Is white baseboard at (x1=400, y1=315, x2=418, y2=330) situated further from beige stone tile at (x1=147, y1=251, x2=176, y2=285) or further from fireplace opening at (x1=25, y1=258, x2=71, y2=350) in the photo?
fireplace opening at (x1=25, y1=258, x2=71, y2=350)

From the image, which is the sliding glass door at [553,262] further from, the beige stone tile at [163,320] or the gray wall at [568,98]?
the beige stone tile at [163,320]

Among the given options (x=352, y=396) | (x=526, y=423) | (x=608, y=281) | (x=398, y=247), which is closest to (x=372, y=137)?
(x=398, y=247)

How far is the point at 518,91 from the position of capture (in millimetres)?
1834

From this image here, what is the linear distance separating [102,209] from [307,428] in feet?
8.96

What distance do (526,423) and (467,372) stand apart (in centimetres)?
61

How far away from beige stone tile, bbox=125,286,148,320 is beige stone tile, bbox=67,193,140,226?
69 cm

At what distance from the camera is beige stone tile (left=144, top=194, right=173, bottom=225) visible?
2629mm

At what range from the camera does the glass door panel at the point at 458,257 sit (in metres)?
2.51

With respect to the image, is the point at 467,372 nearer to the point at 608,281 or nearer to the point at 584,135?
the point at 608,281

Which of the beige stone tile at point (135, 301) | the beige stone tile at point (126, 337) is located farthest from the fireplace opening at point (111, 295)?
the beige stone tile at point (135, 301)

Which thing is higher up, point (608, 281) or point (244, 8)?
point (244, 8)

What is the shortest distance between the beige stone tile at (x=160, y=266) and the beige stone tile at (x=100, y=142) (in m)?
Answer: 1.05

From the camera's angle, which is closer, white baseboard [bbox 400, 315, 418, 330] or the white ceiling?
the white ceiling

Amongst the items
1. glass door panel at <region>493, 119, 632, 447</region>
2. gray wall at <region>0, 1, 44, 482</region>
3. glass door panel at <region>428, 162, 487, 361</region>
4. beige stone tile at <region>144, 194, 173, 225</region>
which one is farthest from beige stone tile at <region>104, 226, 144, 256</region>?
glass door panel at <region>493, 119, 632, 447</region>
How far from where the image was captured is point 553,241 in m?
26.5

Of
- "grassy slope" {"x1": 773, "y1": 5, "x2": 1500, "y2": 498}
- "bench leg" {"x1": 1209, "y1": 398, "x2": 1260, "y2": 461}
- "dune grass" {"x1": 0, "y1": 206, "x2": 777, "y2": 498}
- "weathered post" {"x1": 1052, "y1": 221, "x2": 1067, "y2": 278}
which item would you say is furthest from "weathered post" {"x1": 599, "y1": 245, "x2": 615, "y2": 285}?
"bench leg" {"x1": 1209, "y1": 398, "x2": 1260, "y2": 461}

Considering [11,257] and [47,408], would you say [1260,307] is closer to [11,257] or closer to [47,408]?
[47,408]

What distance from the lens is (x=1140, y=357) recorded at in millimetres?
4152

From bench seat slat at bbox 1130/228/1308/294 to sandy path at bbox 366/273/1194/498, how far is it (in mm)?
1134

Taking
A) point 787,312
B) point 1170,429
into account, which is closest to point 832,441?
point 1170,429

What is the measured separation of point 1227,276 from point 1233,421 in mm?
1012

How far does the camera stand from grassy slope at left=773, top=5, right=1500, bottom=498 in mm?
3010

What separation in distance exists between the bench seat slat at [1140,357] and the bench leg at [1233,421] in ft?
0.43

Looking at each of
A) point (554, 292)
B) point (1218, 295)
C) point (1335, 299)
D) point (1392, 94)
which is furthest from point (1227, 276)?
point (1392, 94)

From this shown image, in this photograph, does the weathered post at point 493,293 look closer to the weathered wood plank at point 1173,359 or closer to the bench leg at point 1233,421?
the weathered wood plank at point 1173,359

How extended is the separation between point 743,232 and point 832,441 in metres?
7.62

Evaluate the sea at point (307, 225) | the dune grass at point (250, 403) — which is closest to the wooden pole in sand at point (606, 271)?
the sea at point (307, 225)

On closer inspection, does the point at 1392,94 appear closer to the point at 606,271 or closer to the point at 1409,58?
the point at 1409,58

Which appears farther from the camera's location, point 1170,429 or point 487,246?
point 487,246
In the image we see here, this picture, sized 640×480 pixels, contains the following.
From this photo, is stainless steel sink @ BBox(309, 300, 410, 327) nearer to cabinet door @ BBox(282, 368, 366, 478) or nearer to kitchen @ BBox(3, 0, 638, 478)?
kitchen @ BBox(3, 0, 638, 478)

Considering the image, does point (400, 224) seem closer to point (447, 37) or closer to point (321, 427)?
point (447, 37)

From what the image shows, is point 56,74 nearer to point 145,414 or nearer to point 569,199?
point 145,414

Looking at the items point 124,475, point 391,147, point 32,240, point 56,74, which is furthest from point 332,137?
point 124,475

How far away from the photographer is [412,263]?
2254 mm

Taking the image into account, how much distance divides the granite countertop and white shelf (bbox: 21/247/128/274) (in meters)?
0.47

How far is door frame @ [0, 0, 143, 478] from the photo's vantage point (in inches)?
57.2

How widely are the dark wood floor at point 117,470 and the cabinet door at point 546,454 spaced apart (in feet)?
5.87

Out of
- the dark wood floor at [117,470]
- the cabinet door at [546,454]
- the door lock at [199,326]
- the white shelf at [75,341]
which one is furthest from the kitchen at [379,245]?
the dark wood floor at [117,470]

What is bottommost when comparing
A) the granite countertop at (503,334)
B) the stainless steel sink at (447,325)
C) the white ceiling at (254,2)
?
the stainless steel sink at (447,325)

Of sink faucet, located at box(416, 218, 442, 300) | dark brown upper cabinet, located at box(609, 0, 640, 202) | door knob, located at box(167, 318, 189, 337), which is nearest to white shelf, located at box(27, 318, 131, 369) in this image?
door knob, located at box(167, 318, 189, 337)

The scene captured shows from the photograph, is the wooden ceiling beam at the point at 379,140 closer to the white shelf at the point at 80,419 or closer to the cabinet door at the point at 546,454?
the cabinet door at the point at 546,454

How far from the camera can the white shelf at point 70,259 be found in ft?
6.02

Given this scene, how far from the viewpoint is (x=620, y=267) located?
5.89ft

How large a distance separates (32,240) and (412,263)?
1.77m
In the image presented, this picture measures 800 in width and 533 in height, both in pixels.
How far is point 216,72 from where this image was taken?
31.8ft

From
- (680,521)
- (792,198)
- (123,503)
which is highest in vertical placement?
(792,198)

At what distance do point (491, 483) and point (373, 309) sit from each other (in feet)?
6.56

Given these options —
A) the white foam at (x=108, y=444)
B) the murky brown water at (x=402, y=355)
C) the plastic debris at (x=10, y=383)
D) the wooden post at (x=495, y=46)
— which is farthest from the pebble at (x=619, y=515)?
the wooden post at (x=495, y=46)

──────────────────────────────

= GIVEN PROBLEM =
Everything from the line that contains "How large a" through the end of the records must be duplicated exactly, and nothing outside that range.

= RESPONSE TO THE TASK =
How large a distance separates (32,240) and (412,263)?
1.77m
In the image presented, this picture measures 800 in width and 533 in height, both in pixels.
How far is point 216,72 from where this image was taken?
31.8ft

From
- (680,521)
- (792,198)
- (123,503)
which is highest in vertical placement?
(792,198)

At what distance do point (491, 483) and point (373, 309) sit from each other (in feet)?
6.56

Given these options —
A) the white foam at (x=108, y=444)
B) the murky brown water at (x=402, y=355)
C) the plastic debris at (x=10, y=383)
D) the wooden post at (x=495, y=46)
— which is farthest from the pebble at (x=619, y=515)?
the wooden post at (x=495, y=46)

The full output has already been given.